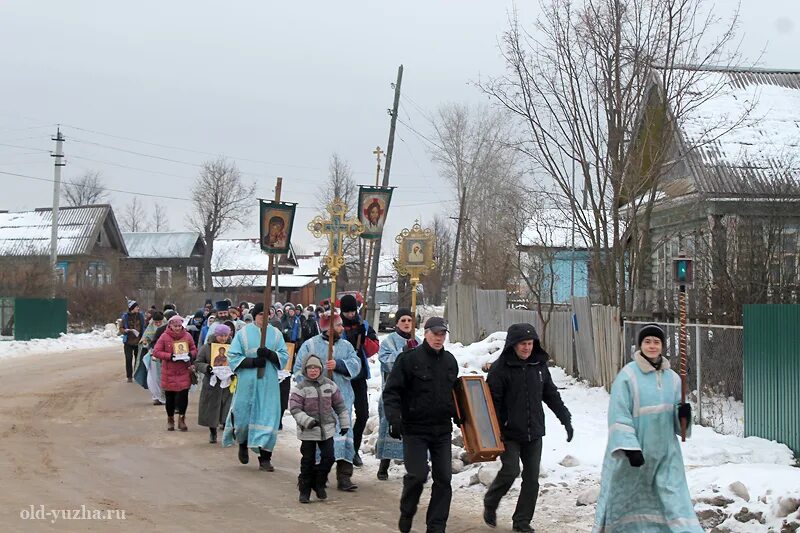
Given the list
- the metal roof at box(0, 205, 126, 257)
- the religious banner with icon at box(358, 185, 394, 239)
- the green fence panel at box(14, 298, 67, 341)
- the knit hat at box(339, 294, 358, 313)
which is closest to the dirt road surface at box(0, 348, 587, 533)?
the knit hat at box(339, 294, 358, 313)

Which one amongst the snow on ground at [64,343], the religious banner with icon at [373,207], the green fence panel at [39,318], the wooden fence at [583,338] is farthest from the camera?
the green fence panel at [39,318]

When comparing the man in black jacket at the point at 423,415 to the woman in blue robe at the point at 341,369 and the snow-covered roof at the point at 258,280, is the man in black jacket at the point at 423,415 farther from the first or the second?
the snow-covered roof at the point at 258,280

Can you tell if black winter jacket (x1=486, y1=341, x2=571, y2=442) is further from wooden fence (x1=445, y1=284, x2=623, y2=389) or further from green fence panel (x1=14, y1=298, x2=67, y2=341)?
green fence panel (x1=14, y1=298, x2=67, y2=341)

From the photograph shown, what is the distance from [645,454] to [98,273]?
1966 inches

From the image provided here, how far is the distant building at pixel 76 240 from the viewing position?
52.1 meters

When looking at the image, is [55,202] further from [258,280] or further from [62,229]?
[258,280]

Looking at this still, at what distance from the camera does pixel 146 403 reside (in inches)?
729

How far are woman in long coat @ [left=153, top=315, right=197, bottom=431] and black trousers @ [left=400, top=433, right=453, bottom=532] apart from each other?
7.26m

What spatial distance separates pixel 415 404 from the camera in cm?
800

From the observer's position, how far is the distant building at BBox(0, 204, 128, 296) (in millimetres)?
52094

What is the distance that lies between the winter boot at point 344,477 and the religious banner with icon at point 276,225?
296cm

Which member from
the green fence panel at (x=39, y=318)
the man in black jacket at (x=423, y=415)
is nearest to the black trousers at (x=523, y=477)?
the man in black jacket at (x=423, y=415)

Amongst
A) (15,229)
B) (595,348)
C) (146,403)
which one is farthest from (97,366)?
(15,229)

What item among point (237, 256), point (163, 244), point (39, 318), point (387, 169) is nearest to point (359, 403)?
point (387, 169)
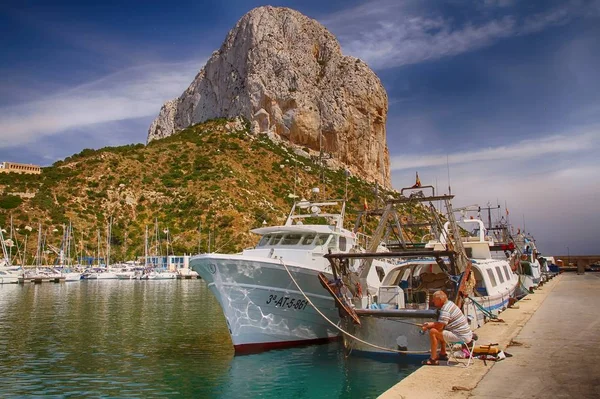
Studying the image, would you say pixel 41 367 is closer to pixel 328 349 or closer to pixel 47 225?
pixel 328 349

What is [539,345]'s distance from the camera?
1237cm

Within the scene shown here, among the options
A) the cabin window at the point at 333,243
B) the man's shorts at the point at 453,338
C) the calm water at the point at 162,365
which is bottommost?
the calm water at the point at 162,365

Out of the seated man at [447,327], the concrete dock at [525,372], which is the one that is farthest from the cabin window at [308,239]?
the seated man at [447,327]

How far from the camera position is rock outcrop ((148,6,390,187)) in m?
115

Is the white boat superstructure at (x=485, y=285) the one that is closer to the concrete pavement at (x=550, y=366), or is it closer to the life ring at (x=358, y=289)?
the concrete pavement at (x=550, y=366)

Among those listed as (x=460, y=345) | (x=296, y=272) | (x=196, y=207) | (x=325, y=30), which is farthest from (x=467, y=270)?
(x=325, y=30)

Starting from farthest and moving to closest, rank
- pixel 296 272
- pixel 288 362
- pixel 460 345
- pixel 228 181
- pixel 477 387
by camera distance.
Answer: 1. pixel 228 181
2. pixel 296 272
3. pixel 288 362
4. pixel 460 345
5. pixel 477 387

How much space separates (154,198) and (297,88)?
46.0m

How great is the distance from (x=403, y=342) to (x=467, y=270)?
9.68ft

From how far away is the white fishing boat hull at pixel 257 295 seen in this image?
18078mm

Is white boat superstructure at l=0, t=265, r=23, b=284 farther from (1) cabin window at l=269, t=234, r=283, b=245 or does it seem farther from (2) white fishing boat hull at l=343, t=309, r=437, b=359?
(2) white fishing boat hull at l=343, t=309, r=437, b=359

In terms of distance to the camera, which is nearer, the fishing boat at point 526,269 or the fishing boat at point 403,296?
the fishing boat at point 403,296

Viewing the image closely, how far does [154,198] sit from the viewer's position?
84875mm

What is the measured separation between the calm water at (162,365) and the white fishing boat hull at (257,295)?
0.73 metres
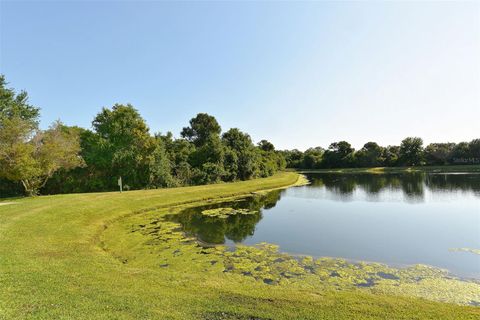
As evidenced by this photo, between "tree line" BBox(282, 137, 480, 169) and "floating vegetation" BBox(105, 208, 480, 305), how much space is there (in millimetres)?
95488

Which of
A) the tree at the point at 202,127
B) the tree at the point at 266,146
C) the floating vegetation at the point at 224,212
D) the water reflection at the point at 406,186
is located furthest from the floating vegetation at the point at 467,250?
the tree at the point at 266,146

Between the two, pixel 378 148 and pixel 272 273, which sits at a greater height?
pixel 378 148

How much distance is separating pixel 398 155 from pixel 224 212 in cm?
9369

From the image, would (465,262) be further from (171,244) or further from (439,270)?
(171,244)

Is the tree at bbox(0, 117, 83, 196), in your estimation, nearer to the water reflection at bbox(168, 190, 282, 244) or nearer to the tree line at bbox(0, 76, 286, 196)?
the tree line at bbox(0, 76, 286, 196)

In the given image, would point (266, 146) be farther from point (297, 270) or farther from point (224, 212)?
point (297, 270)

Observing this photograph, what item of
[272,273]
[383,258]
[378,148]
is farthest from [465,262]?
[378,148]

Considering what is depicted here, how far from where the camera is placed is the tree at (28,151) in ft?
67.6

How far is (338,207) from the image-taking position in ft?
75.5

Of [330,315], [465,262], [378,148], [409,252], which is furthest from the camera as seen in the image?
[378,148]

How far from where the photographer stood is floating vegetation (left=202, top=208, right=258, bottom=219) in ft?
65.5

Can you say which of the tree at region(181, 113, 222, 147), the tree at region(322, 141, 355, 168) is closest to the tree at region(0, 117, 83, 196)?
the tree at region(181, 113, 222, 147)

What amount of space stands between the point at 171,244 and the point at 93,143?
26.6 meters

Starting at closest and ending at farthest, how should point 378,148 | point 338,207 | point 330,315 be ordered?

...

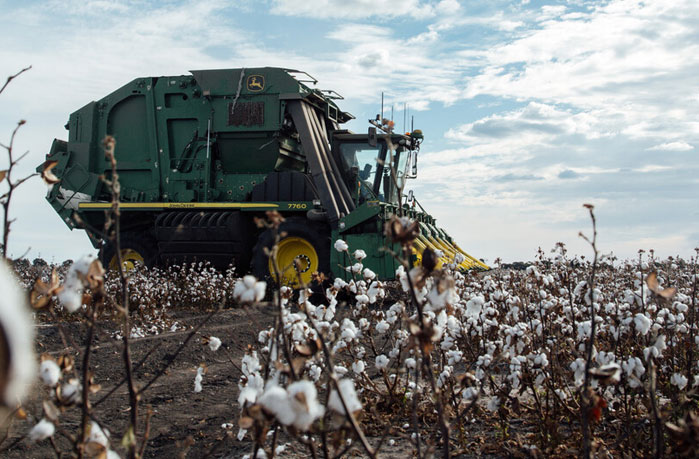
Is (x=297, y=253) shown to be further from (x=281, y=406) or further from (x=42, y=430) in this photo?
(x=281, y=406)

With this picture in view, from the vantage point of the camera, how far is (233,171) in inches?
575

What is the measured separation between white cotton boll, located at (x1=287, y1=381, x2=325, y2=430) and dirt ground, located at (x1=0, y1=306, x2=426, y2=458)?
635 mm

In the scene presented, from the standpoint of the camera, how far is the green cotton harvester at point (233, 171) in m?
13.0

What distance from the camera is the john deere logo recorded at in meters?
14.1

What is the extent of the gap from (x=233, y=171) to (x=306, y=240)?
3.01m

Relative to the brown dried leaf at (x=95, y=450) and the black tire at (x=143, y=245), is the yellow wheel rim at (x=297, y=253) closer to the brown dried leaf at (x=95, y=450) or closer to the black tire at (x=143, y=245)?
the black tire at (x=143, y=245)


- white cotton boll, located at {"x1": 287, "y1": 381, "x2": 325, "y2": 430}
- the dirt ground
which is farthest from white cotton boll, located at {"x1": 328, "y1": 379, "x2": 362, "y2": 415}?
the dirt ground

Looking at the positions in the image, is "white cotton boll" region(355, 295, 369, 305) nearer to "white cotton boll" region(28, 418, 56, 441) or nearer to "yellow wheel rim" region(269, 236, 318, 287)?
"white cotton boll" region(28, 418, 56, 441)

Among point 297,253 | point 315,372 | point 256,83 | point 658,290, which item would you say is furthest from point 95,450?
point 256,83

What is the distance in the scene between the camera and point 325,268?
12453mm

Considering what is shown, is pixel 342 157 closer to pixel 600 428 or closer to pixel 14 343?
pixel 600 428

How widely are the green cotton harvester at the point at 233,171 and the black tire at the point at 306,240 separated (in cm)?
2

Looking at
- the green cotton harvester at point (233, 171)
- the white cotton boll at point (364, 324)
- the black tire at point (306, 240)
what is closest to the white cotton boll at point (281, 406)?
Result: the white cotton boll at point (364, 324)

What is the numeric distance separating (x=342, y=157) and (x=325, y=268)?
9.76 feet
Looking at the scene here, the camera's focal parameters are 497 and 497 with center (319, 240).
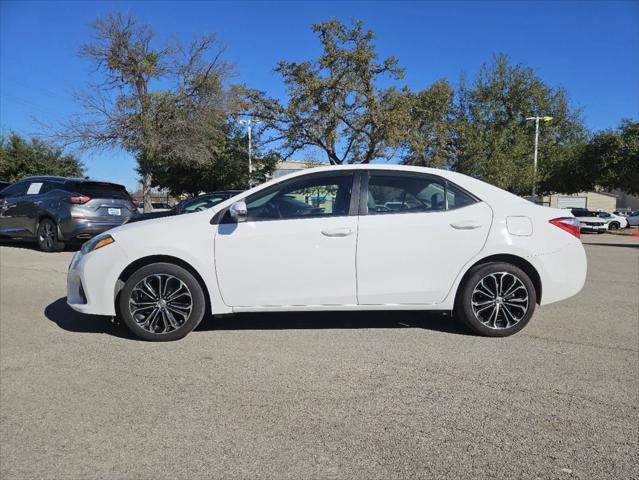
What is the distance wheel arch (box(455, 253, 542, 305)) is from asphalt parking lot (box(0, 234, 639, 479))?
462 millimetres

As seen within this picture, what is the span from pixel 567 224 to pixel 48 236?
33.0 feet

▶ [Instructions to follow] Convert the material from the line with "Can you say" up to and including the line with "26.6 meters" into a JSON list of strings. Use one string per line and omit blank lines.

▶ [Exercise solution]
[
  "Can you say which of the tree at region(181, 113, 222, 147), the tree at region(322, 141, 355, 168) is closest to the tree at region(0, 117, 83, 196)?",
  "the tree at region(181, 113, 222, 147)",
  "What amount of space stands between the point at 171,244 and the point at 93,143?",
  "26.6 meters"
]